[WHAT YOU HAVE TO DO] Output the entries below without any alteration.
(Beginning of EXERCISE MATERIAL)
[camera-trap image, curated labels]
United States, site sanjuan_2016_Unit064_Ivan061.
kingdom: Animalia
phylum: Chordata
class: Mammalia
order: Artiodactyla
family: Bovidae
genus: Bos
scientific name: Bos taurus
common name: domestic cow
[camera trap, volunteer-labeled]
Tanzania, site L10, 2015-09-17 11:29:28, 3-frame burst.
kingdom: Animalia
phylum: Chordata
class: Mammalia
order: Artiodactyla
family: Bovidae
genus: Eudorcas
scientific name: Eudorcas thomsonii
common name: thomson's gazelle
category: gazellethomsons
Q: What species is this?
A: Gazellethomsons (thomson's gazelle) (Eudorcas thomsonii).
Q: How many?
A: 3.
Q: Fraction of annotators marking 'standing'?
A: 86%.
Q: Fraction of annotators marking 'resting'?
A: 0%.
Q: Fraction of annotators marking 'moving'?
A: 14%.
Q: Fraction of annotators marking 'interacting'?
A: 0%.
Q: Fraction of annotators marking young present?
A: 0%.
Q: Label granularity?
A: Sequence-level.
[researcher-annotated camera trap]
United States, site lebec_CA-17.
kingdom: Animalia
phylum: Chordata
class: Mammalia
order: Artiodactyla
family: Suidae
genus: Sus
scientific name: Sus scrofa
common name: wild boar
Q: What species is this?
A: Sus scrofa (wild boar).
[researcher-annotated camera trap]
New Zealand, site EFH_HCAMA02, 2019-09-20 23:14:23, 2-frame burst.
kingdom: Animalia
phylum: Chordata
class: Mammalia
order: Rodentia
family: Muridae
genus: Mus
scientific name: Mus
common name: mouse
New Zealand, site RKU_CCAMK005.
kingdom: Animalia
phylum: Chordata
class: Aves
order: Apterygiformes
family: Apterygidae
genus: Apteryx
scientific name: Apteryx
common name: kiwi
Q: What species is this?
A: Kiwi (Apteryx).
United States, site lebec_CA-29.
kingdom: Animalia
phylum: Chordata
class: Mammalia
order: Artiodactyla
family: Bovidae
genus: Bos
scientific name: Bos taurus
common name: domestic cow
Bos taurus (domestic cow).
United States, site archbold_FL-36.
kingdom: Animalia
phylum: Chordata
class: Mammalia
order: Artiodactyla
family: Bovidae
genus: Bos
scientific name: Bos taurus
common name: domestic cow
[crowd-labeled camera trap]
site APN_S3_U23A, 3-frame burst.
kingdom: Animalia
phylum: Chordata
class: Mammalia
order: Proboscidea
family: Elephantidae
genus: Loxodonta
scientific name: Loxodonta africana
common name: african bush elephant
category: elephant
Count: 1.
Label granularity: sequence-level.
(End of EXERCISE MATERIAL)
[REPLY]
[camera-trap image, curated labels]
United States, site sanjuan_2016_Unit064_Ivan061.
kingdom: Animalia
phylum: Chordata
class: Mammalia
order: Artiodactyla
family: Bovidae
genus: Bos
scientific name: Bos taurus
common name: domestic cow
[camera trap, volunteer-labeled]
Tanzania, site L10, 2015-09-17 11:29:28, 3-frame burst.
kingdom: Animalia
phylum: Chordata
class: Mammalia
order: Artiodactyla
family: Bovidae
genus: Eudorcas
scientific name: Eudorcas thomsonii
common name: thomson's gazelle
category: gazellethomsons
Q: What species is this?
A: Gazellethomsons (thomson's gazelle) (Eudorcas thomsonii).
Q: How many?
A: 3.
Q: Fraction of annotators marking 'standing'?
A: 86%.
Q: Fraction of annotators marking 'resting'?
A: 0%.
Q: Fraction of annotators marking 'moving'?
A: 14%.
Q: Fraction of annotators marking 'interacting'?
A: 0%.
Q: Fraction of annotators marking young present?
A: 0%.
Q: Label granularity?
A: Sequence-level.
[researcher-annotated camera trap]
United States, site lebec_CA-17.
kingdom: Animalia
phylum: Chordata
class: Mammalia
order: Artiodactyla
family: Suidae
genus: Sus
scientific name: Sus scrofa
common name: wild boar
Q: What species is this?
A: Sus scrofa (wild boar).
[researcher-annotated camera trap]
New Zealand, site EFH_HCAMA02, 2019-09-20 23:14:23, 2-frame burst.
kingdom: Animalia
phylum: Chordata
class: Mammalia
order: Rodentia
family: Muridae
genus: Mus
scientific name: Mus
common name: mouse
New Zealand, site RKU_CCAMK005.
kingdom: Animalia
phylum: Chordata
class: Aves
order: Apterygiformes
family: Apterygidae
genus: Apteryx
scientific name: Apteryx
common name: kiwi
Q: What species is this?
A: Kiwi (Apteryx).
United States, site lebec_CA-29.
kingdom: Animalia
phylum: Chordata
class: Mammalia
order: Artiodactyla
family: Bovidae
genus: Bos
scientific name: Bos taurus
common name: domestic cow
Bos taurus (domestic cow).
United States, site archbold_FL-36.
kingdom: Animalia
phylum: Chordata
class: Mammalia
order: Artiodactyla
family: Bovidae
genus: Bos
scientific name: Bos taurus
common name: domestic cow
[crowd-labeled camera trap]
site APN_S3_U23A, 3-frame burst.
kingdom: Animalia
phylum: Chordata
class: Mammalia
order: Proboscidea
family: Elephantidae
genus: Loxodonta
scientific name: Loxodonta africana
common name: african bush elephant
category: elephant
Count: 1.
Label granularity: sequence-level.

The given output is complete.